In fact, one of the hacked sites on my server belonged to a client who had purchased a paid support plan from Wordfence, and it still got hacked. That extra cost offered no extra protection.
That’s not to say that paying for anti-malware support is a waste of money; to be clear, I think the paid plans can still be worth the expense. When you buy one, what you’re really paying for is insurance against getting hacked and needing a tech to clean up your site.
And that is because:
Once a site is hacked, it has to be fixed by a person
One of the tools that used to be in my toolbox was a service called Malcare. This is a malware removal service with automated tools that are supposed to de-hack a site with one click.
Alas, that didn’t happen. The Malcare plugin couldn’t even identify all of the hacked files, much less fix them. I had to access my server over SSH and check each file and folder one by one for evidence that it had been hacked. (While very informative, that was as tedious as it sounds.)
If your site gets hacked, someone is going to have to fix it by hand. And depending on their skill level, they might not be able to do so. I spent four or five hours on Saturday trying to de-hack my server before I realized I was out of my depth, and decided that I had to restore the server from a backup.
Sometimes restoring from a clean backup is your best option
After Malcare failed me, I had only two options: Fix the hack myself, or hire someone. I didn’t have to look at my bank balance to know I could not afford to hire anyone, and after I realized I lacked the skill to resolve this myself, I was left with no choice but to restore a backup copy of my server.

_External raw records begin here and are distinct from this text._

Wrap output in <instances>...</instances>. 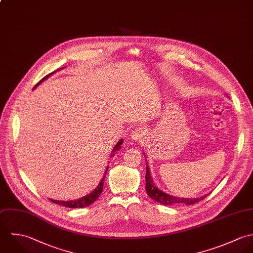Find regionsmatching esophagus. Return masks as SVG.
I'll use <instances>...</instances> for the list:
<instances>
[{
    "label": "esophagus",
    "mask_w": 253,
    "mask_h": 253,
    "mask_svg": "<svg viewBox=\"0 0 253 253\" xmlns=\"http://www.w3.org/2000/svg\"><path fill=\"white\" fill-rule=\"evenodd\" d=\"M130 138L132 141L134 142H137L139 144H143L147 141V138H148V132L145 128H142V127H139V128H136L130 135Z\"/></svg>",
    "instance_id": "34e87169"
}]
</instances>
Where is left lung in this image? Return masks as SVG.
<instances>
[{"label":"left lung","mask_w":253,"mask_h":253,"mask_svg":"<svg viewBox=\"0 0 253 253\" xmlns=\"http://www.w3.org/2000/svg\"><path fill=\"white\" fill-rule=\"evenodd\" d=\"M144 155L146 157L145 153H144ZM146 165H147V173H146L147 194L149 195V197H151L152 200H154L155 202L161 203L163 205H176V204L191 205V204H194L196 202H201L204 198H206L207 195L201 197V198H197V199H189V198L186 199V198L174 197V196H171V195H168V194L164 193L163 191L158 189L157 186L154 184V182L152 180L151 170H150V167H149V164H148L147 160H146Z\"/></svg>","instance_id":"obj_1"}]
</instances>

Now that it’s done, I think that should have been my first choice because it would have saved me a lot of time and aggravation. I could have skipped over trying to fix the problem and gone directly to making sure it didn’t happen again.
Edit: And here's a sixth thing I learned.
Online malware scanners are mostly useless
I used to swear by Sucuri's Sitecheck scanner. I thought that if it could not find malware then there was no malware to be found. But then I had to clean up my server, and I learned that external scanners can really only do so much.
Sucuri could not find any sign that my sites were hacked, and yet I could see the code the hackers had inserted in the sites. This showed me that a negative result from Sucuri was meaningless, and that the only way to confirm a hack was by looking at the site's code itself.
As astute reader may have noticed that I didn't mention how I got hacked.
I do not know exactly why I got hacked, but the techs at my hosting company and I both think that the most likely cause was the Zero-Day security flaw discovered in the Social Warfare plugin a couple weeks ago. One of the client sites on my server has that plugin but did not get updated, and that site compromised the whole server.
At the time I was hesitant to touch their site because I had neither explicit nor implicit permission to manage that client's site. (Yes, I do offer free updates with hosting, but that client predated my hosting plan, leaving me in what I felt was an awkward position.)
This was a mistake I will not repeat. In the future I will respond to all security issues on my server with the same process I use for taking care of clients' sites; I will proactively resolve the issue, and then tell the affected parties.
That is not SOP for my industry, but I have learned first-hand that it should be.